The session on collaboration also featured a role-playing exercise. The scenario involved the radical clash of cultures following a large, foreign corporation’s acquisition of an independent, family-owned and -run U.S. company. Participants role-played difficult conversations, putting themselves in the shoes of several key players: the new president, who was one of the executives sent by the parent corporation to replace the family managers and impose rigid control via the corporation’s autocratic and bureaucratic operating model; the vice president of sales, who was being called in by the president to discuss the drop in sales since the acquisition and a suspected violation of company policy by the top-performing salesperson; and that salesperson, a key influencer within the now mistrustful, demotivated and demoralized sales team that would likely walk out en masse unless something could be done quickly to restore their trust. “I thought this role-play exercise was great,” Irwin said. “The physicians were all so smart and had so much clinical expertise, and it was interesting to see those in play as they practiced developing their EQ [emotional quotient] skills.”

Key Takeaways

Dr. Topfer said he came away with many useful insights into management and leadership, e.g., if you want to listen, don't discuss. “In other words, if you're in a room and you want to hear what everybody's thinking and feeling, don't let one individual engage you in a discussion, because it will shut everybody down,” he explained. “Instead, say ‘We can talk about that, but first, I want to hear what everyone else thinks.’ I also learned that, as a leader, my job is to be right at the end of the meeting, not at the beginning. The solution doesn’t need to be my idea.”

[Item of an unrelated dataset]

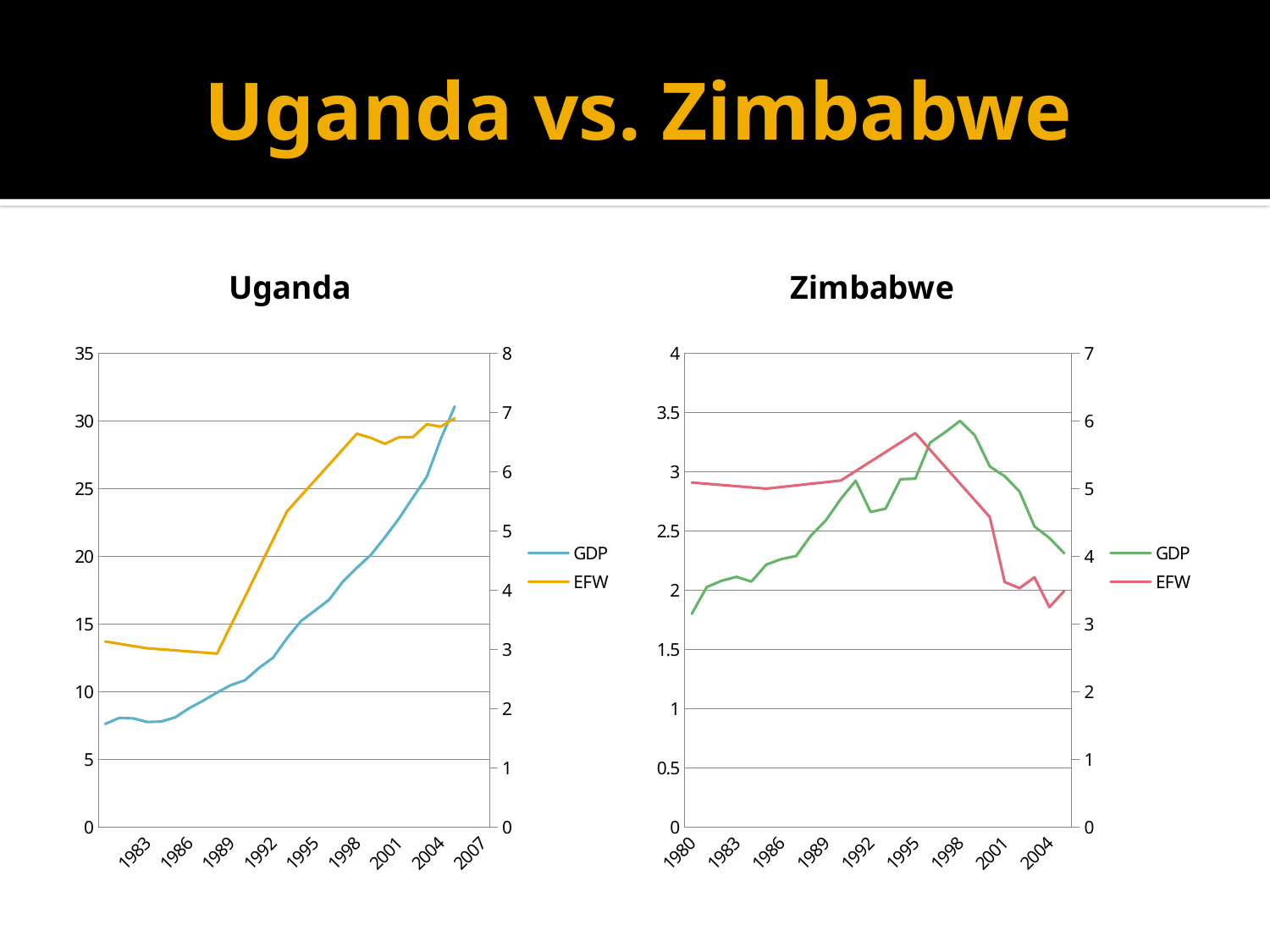
In the Uganda chart, does the EFW line rise or fall from 1989 to 1998? rise In the Zimbabwe chart, does the EFW line rise or fall from 1995 to 2004? fall In the Zimbabwe chart, is the GDP value for 1980 greater or less than 2? less What kind of chart is the Uganda chart? line chart In the Uganda chart, is the GDP value for 1983 greater or less than 10? less In the Zimbabwe chart, is the EFW value for 1995 greater or less than 5? greater How many series does the legend of the Zimbabwe chart list? 2 What are the two series named in the legend of the Uganda chart? GDP and EFW In the Uganda chart, does the GDP line rise or fall overall from 1983 to 2007? rise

Both he and Irwin found the program’s anesthesiology-specific lens on management and leadership issues extremely valuable. “I and many of the physicians in the room had done MBA programs, but typically, participants come from different industries,” Irwin explained. “You might get a healthcare emphasis, but you still wouldn't have a single-specialty focus on anesthesiology.” Dr. Topfer said he also appreciated the “unparalleled” networking opportunities with both the instructors and the other program participants during the activities, breakout sessions and formal and informal meals.

Both were extremely impressed by the quality of the education and the professionalism of the program. “There was nobody on their cellphone, nobody lost in electronica, no one who snuck out to go to the bathroom and didn’t come back,” said Irwin. “Everyone was fully engaged and leaning into it. I think that was partially the audience—mostly anesthesiologists and nurse anesthetists—but also a recognition of how special the program is.”